Marc Maiffret, CTO and chief hacking officer of Aliso Viejo,
Calif.-based eEye Digital Security, said during an interview at the
RSA conference Monday that there's a way to
use a non-Microsoft vulnerability to remotely compromise Vista,
as well as a way to elevate system privileges using a
Vista-specific flaw.
He will demonstrate his findings later this week at the
IT-Defense 2007 conference in Leipzig,
Germany.
"This is a vulnerability specific to Vista that doesn't even
exist in XP," Maiffret said. "With Vista they've done a lot of
things [to improve security], but mistakes are still there."
This
isn't the first time a security expert has
warned of a flaw in Vista. In December, Microsoft
acknowledged it was investigating claims that attackers could
boost their system privileges and run malicious commands by
targeting an issue with the Windows Client/Server Runtime Server
Subsystem (CSRSS).
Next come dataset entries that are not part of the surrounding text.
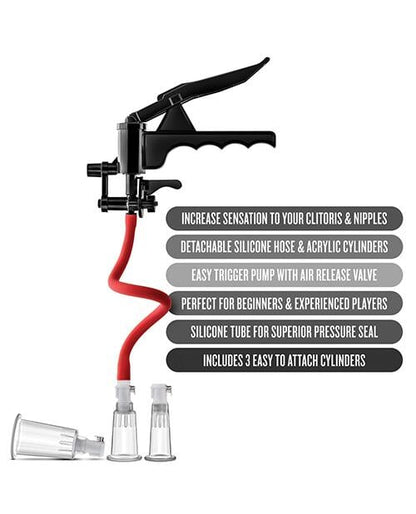 INCREASE SENSATION TO YOUR CLITORIS & NIPPLES

DETACHABLE SILICONE HOSE & ACRYLIC CYLINDERS

EASY TRIGGER PUMP WITH AIR RELEASE VALVE

PERFECT FOR BEGINNERS & EXPERIENCED PLAYERS

SILICONE TUBE FOR SUPERIOR PRESSURE SEAL

INCLUDES 3 EASY TO ATTACH CYLINDERS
That issue reportedly affected Vista and
other versions of Windows.
Maiffret was asked about Vista during a wider discussion about
today's security threats and how well vendors are responding to
them. Vista issues aside, he said Microsoft has come a long way in
improving the security of its products. He said Microsoft was
forced to take security more seriously because IT professionals got
fed up and demanded action. He said vulnerability researchers must
now educate IT professionals on security threats affecting other
vendors. Once educated, he said, IT professionals can put pressure
on other vendors to do better, just as they did with Microsoft.
"As a researcher, you want to keep the vendor honest," he said.
"The way to do it is to keep IT people on your side by educating
them. If you really want to drive Apple or another vendor to do
better, that's the number-one way to do it."